*Document segment*.

▬▬▬▬▬▬

Neon Emission in the Early Universe
Friday, October 30, 2020
Science Update - A look at CfA discoveries from recent journals

The optical spectra of nearby star-forming galaxies provide astronomers with a comprehensive view of the ionized gas in their interstellar medium (ISM). Atoms in the gas, excited to varying degrees by ultraviolet radiation from hot stars or other processes, radiate in distinctive spectral features. From the intensities of these emission lines, and from the ratios of line strengths from the same species and/or different species, astronomers can deduce many key properties of the ISM including the gas density, the dust content, the star formation rate, the activity of the nuclear supermassive black hole, the atomic abundances and, from the shapes of the spectral lines, the gas motions.

With the advent of sensitive multi-object near-infrared spectrographs on large telescopes, recent progress has been made extending these diagnostics to galaxies seen in the cosmic epoch of peak star formation that took place about ten billion years ago. There is an emerging consensus among astronomers that the results reflect the fact that their stellar populations are chemically different from local populations in that these early galaxies have not had much time to accumulate and disburse the more complex elements manufactured in stars. One consequence is that these early stars tend to be hotter and their radiation is "harder" - more capable of ionizing atoms into higher states of excitation.

▬▬▬▬▬▬

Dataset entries
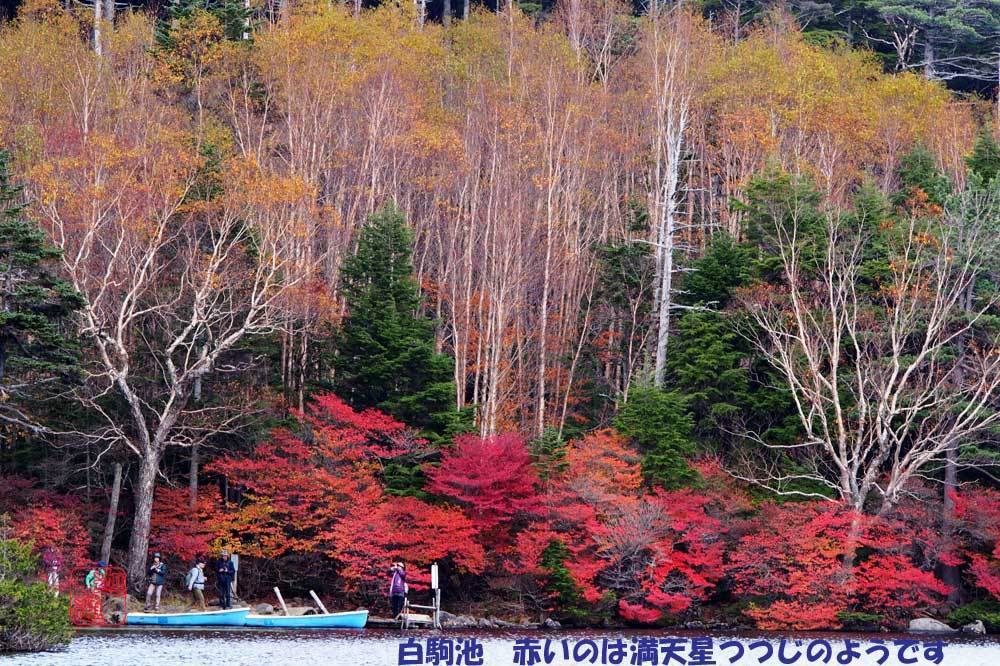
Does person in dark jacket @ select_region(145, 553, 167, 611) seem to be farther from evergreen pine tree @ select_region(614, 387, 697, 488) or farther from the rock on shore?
the rock on shore

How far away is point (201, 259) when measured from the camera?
34281 millimetres

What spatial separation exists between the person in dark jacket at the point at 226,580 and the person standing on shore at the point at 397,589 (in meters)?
3.83

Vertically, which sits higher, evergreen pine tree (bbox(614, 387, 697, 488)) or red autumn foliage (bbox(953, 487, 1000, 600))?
evergreen pine tree (bbox(614, 387, 697, 488))

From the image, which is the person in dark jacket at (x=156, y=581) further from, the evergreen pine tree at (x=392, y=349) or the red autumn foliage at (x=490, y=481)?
the evergreen pine tree at (x=392, y=349)

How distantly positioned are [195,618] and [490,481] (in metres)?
8.04

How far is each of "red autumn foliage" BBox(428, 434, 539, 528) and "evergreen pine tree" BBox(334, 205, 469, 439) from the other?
205 centimetres

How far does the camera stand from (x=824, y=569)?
30.9 meters

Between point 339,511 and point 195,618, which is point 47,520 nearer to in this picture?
point 195,618

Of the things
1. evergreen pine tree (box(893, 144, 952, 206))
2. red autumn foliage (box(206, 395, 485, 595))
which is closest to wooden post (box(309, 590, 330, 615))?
red autumn foliage (box(206, 395, 485, 595))

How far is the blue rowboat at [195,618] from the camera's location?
2825 centimetres

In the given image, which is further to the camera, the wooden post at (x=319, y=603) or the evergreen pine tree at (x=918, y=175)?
the evergreen pine tree at (x=918, y=175)

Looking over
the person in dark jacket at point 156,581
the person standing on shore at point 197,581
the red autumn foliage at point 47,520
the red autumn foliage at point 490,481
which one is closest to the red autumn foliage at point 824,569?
the red autumn foliage at point 490,481

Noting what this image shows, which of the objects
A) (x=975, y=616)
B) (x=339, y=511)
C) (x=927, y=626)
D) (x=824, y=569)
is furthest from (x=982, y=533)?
(x=339, y=511)

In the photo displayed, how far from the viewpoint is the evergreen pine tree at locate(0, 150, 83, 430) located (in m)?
27.7
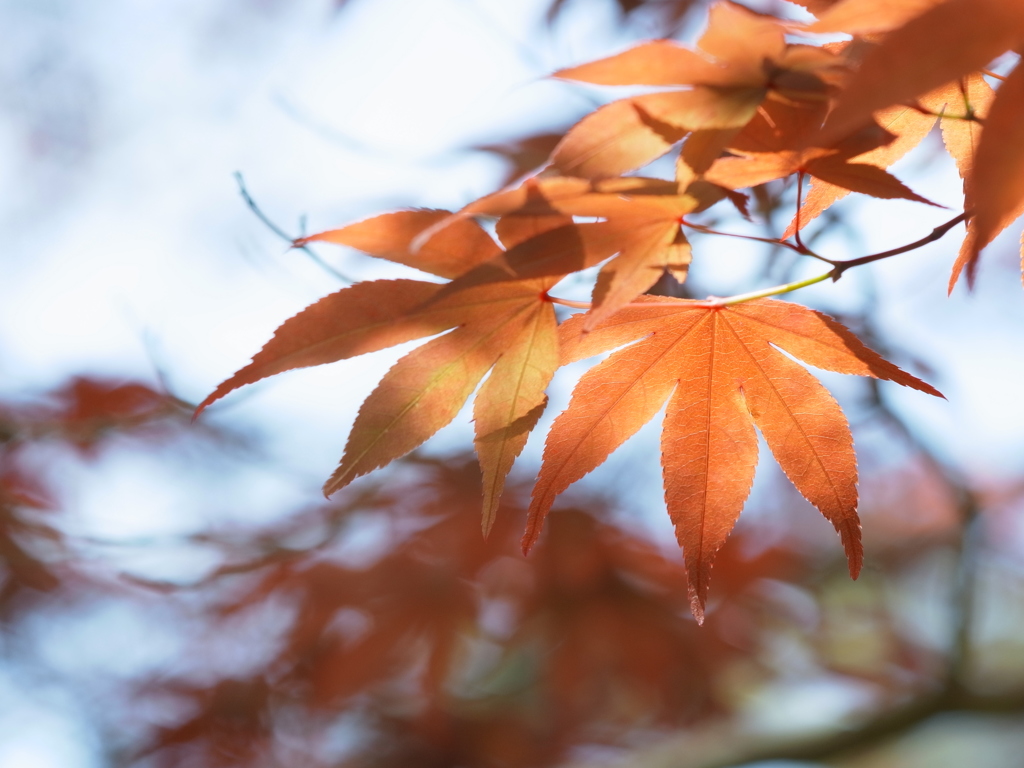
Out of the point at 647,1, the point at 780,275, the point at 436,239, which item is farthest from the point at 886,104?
the point at 647,1

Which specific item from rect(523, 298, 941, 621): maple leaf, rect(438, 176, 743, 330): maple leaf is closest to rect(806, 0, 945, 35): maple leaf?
rect(438, 176, 743, 330): maple leaf

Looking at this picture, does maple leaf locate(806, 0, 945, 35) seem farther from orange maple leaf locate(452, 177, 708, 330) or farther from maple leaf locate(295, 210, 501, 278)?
maple leaf locate(295, 210, 501, 278)

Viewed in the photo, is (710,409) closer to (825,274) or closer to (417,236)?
(825,274)

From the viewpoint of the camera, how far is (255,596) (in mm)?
1887

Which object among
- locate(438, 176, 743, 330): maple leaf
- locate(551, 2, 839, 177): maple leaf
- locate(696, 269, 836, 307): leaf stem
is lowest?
locate(696, 269, 836, 307): leaf stem

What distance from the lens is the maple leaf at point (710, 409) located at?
0.57m

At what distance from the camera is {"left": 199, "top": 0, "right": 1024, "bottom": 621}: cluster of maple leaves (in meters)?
0.39

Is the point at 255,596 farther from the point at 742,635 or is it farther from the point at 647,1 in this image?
the point at 647,1

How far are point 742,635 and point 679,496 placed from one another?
172cm

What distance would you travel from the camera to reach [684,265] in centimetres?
49

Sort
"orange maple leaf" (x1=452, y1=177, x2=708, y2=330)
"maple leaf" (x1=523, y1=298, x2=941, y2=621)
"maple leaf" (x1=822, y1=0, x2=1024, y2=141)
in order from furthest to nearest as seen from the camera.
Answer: "maple leaf" (x1=523, y1=298, x2=941, y2=621) < "orange maple leaf" (x1=452, y1=177, x2=708, y2=330) < "maple leaf" (x1=822, y1=0, x2=1024, y2=141)

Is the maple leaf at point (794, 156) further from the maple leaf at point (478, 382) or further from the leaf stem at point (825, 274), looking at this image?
the maple leaf at point (478, 382)

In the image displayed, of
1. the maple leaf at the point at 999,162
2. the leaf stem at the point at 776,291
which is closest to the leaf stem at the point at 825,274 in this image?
the leaf stem at the point at 776,291

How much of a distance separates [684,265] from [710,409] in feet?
0.54
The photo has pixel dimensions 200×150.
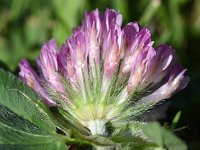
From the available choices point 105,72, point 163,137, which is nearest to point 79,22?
point 105,72

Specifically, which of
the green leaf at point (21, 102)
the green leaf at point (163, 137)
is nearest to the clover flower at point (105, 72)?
the green leaf at point (21, 102)

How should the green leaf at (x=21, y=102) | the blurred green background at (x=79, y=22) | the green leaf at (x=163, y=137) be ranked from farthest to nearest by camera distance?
the blurred green background at (x=79, y=22) < the green leaf at (x=21, y=102) < the green leaf at (x=163, y=137)

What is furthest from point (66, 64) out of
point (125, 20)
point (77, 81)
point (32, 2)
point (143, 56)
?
point (32, 2)

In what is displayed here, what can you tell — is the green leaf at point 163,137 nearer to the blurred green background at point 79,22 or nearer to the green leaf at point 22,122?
the green leaf at point 22,122

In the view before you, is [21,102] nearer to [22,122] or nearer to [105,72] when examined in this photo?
[22,122]

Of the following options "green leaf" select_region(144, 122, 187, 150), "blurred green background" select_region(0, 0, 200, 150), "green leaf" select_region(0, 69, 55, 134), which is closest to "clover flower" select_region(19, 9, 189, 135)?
"green leaf" select_region(0, 69, 55, 134)

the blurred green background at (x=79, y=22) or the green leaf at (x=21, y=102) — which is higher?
the blurred green background at (x=79, y=22)
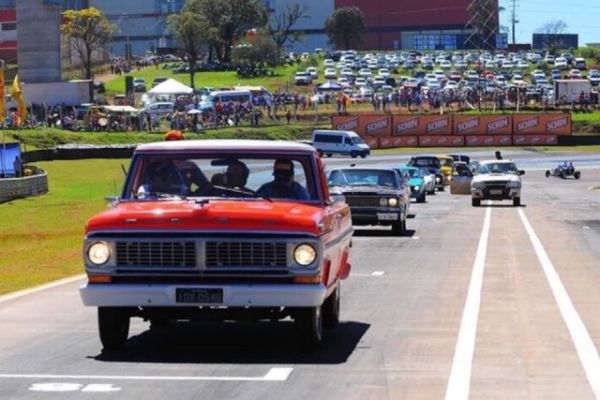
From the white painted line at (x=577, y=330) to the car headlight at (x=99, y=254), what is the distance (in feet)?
13.2

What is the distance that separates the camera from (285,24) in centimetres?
18250

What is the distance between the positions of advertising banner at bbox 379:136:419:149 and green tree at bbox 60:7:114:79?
108 ft

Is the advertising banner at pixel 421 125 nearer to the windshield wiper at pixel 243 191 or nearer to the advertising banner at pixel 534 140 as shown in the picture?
the advertising banner at pixel 534 140

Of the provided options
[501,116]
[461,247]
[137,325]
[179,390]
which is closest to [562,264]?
[461,247]

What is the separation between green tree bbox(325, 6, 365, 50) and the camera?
17500 centimetres

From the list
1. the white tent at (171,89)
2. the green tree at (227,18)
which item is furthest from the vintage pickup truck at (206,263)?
the green tree at (227,18)

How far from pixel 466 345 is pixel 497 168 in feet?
121

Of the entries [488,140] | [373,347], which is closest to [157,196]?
[373,347]

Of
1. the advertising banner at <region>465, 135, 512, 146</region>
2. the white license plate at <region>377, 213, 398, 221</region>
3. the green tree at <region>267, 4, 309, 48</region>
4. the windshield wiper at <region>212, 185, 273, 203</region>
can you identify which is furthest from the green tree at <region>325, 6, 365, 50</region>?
the windshield wiper at <region>212, 185, 273, 203</region>

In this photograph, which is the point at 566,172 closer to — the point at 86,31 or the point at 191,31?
the point at 191,31

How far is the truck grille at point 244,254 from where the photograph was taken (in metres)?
11.5

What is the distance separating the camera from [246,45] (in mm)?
137750

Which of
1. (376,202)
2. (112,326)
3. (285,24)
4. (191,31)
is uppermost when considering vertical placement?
(285,24)

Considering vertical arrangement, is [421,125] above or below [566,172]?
above
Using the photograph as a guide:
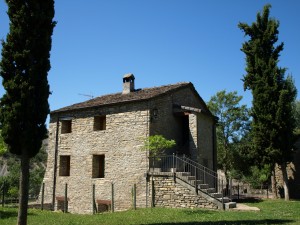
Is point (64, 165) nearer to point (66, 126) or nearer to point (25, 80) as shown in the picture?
point (66, 126)

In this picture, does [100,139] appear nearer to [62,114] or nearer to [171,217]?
[62,114]

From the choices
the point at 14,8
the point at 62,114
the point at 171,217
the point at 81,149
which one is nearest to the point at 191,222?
the point at 171,217

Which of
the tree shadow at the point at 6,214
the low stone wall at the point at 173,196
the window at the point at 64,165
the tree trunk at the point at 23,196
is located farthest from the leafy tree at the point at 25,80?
the window at the point at 64,165

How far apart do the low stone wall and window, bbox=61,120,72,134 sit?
7756mm

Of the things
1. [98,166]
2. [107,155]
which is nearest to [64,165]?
[98,166]

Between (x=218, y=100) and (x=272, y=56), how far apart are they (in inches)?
542

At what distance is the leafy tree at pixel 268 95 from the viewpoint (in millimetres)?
21406

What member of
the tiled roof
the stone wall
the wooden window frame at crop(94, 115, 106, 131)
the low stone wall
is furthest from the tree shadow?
the tiled roof

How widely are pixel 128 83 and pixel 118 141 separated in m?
5.04

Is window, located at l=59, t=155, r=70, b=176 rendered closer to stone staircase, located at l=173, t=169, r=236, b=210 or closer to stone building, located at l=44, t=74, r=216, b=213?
stone building, located at l=44, t=74, r=216, b=213

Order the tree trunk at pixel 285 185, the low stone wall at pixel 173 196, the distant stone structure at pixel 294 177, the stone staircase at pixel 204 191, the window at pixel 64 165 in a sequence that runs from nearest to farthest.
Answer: the stone staircase at pixel 204 191, the low stone wall at pixel 173 196, the window at pixel 64 165, the tree trunk at pixel 285 185, the distant stone structure at pixel 294 177

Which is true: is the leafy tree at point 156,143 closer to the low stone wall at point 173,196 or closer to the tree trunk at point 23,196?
the low stone wall at point 173,196

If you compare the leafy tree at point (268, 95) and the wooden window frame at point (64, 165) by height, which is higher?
the leafy tree at point (268, 95)

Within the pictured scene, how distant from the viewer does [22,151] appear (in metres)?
10.4
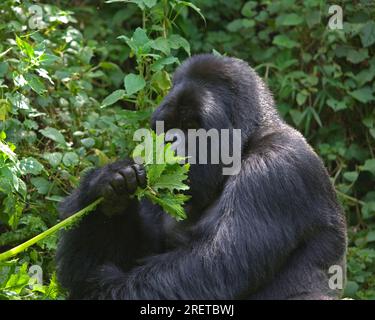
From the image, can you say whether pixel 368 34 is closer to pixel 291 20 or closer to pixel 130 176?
pixel 291 20

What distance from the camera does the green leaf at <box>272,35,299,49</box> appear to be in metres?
6.43

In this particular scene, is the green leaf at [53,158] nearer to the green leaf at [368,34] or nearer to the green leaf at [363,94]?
the green leaf at [363,94]

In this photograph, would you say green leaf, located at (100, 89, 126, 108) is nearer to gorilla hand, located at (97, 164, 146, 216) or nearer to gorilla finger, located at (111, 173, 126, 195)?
gorilla hand, located at (97, 164, 146, 216)

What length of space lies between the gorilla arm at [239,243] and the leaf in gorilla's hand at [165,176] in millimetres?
207

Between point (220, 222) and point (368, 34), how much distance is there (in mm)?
3009

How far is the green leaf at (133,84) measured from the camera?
4.62 meters

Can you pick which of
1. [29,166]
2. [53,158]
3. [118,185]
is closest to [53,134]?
[53,158]

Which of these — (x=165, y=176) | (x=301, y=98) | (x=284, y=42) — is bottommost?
(x=165, y=176)

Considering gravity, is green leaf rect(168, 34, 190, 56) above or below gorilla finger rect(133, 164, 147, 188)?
above

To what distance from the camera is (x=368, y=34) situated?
629 centimetres

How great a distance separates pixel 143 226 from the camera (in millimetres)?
4340

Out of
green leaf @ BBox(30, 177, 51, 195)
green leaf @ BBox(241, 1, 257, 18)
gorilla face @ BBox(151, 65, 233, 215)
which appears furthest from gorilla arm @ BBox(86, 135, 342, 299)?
green leaf @ BBox(241, 1, 257, 18)
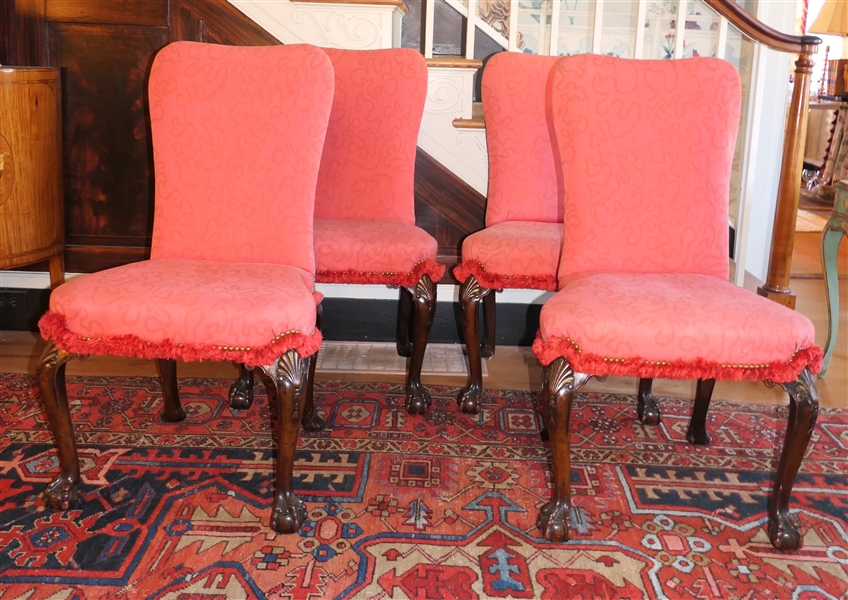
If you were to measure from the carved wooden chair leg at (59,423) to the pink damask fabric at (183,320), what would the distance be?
0.20 ft

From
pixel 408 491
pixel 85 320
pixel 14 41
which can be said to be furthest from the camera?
pixel 14 41

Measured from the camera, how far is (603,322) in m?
1.69

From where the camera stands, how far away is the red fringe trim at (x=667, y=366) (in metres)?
1.70

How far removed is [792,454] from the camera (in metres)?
1.76

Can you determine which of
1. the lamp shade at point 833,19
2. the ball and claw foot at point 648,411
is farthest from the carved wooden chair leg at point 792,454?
the lamp shade at point 833,19

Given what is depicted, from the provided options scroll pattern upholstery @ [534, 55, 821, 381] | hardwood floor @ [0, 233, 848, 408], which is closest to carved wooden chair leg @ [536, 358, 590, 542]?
scroll pattern upholstery @ [534, 55, 821, 381]

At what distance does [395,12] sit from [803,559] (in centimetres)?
214

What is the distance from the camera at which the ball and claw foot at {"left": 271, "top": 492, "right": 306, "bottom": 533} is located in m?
1.78

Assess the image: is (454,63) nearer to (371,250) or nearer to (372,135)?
(372,135)

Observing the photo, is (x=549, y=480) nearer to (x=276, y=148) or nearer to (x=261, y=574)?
(x=261, y=574)

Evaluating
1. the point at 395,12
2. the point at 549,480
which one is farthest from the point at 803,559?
the point at 395,12

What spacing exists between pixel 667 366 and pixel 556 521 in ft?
1.37

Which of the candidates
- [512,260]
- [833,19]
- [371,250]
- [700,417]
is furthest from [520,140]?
[833,19]

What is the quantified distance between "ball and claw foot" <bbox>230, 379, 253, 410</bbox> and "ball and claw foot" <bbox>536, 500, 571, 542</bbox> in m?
1.06
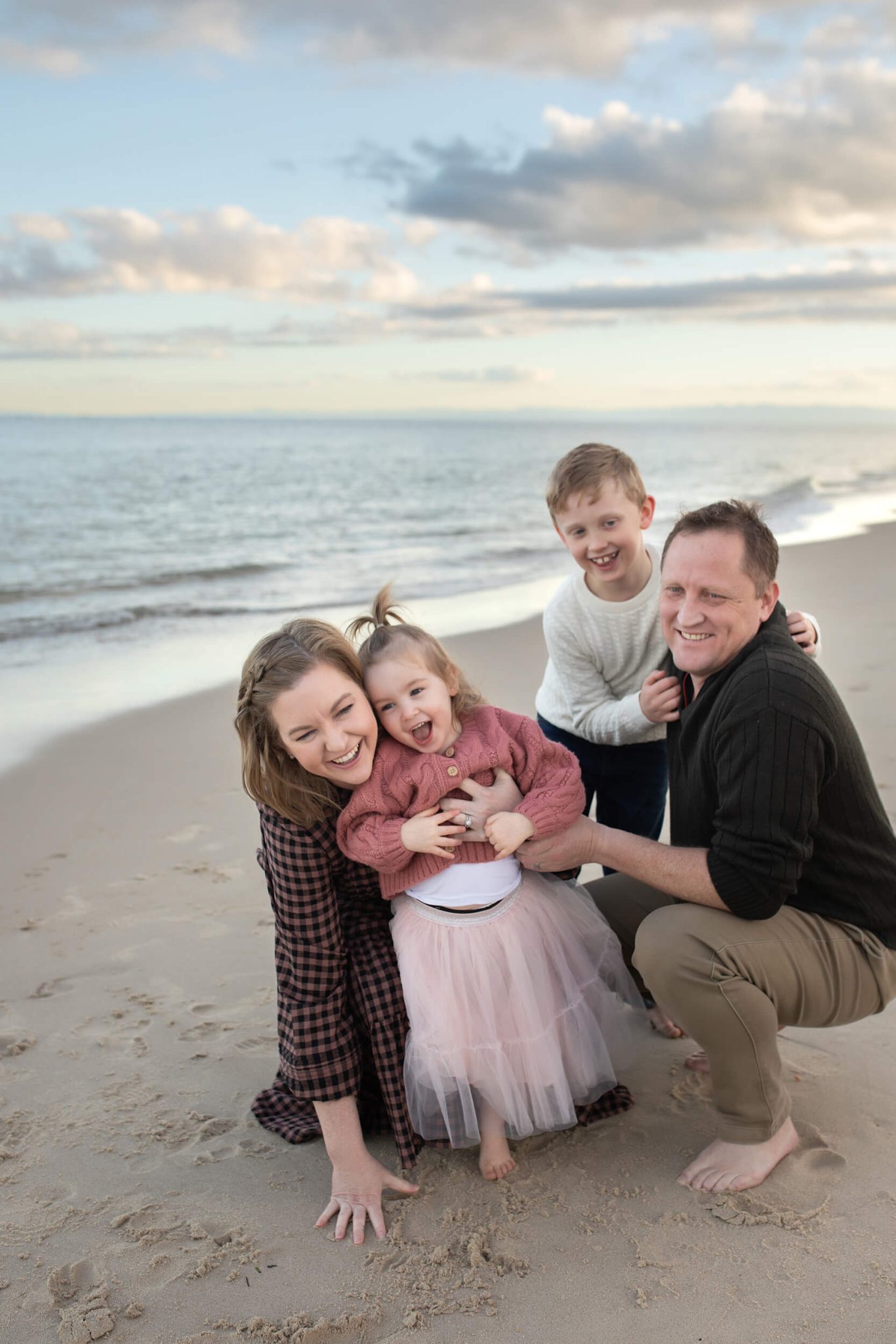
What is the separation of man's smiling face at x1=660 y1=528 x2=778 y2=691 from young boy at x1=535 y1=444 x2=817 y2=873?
0.64 m

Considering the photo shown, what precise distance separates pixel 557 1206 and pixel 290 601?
9216 millimetres

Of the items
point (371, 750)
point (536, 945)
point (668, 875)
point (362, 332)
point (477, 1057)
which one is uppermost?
point (362, 332)

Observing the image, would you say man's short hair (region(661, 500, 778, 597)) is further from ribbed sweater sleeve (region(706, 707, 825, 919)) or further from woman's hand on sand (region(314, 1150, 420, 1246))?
woman's hand on sand (region(314, 1150, 420, 1246))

▬▬▬▬▬▬

*Activity 1*.
Translate this sentence from the neon emission article into Spanish: "One consequence is that these early stars tend to be hotter and their radiation is "harder" - more capable of ionizing atoms into higher states of excitation."
*Activity 2*.
Name every property of the interstellar medium that, according to the neon emission article, astronomers can deduce from emission lines.
*Activity 3*.
Carry on the neon emission article in the same formal style, beginning after its final sentence.

*Expected answer 1*.
Una consecuencia es que estas estrellas tempranas tienden a ser más calientes y su radiación es «más dura»: más capaz de ionizar átomos hasta estados de excitación más altos.

*Expected answer 2*.
- Gas density
- Dust content
- Star formation rate
- Activity of the nuclear supermassive black hole
- Atomic abundances
- Gas motions (from the shapes of the spectral lines)

*Expected answer 3*.
CfA astronomers Mojegan Azadi and Francesco Fornasini are members of the MOSDEF Survey team, a near infrared spectroscopic study of about 1500 galaxies in the cosmic epoch of very active star formation. The team used the Multi-object Spectrometer for Infrared Exploration (MOSFIRE) on the Keck-I telescope for their observations, and in their new paper, the team analyzes the emission from atomic neon. Previous studies have determined the line strength ratios between neon and oxygen (for example) are unlike that in local galaxies, but have been unable to distinguish between several possible causes: the presence of harder stellar ionizing radiation, a more active galactic nucleus (AGN) that also results in harder radiation, or perhaps different elemental abundances. The new neon results support the first hypothesis of harder stellar radiation, and that in turn suggests that a larger percentage of hot, massive stars are being produced. The new results based on infrared measurements of neon support a physical picture of the early universe in which the atomic gas in galaxies' ISM, with neon, hydrogen, oxygen, nitrogen, sulfur and other constituents, is being irradiated by hot, young, massive stars. The next frontier will be to extend these studies to even earlie cosmic epochs using the James Webb Space Telescope .


"The MOSDEF Survey: Neon as a Probe of ISM Physical Conditions at High Redshift," Moon-Seong Jeong, Alice E. Shapley, Ryan L. Sanders, Jordan N. Runco, Michael W. Topping, Naveen A. Reddy, Mariska Kriek, Alison L. Coil, Bahram Mobasher, Brian Siana, Irene Shivaei, William R. Freeman, Mojegan Azadi, Sedona H. Price, Gene C. K. Leung, Tara Fetherolf, Laura de Groot, Tom Zick, Francesca M. Fornasini, and Guillermo Barro, The Astrophysical Journal Letters 902, L16, 2020.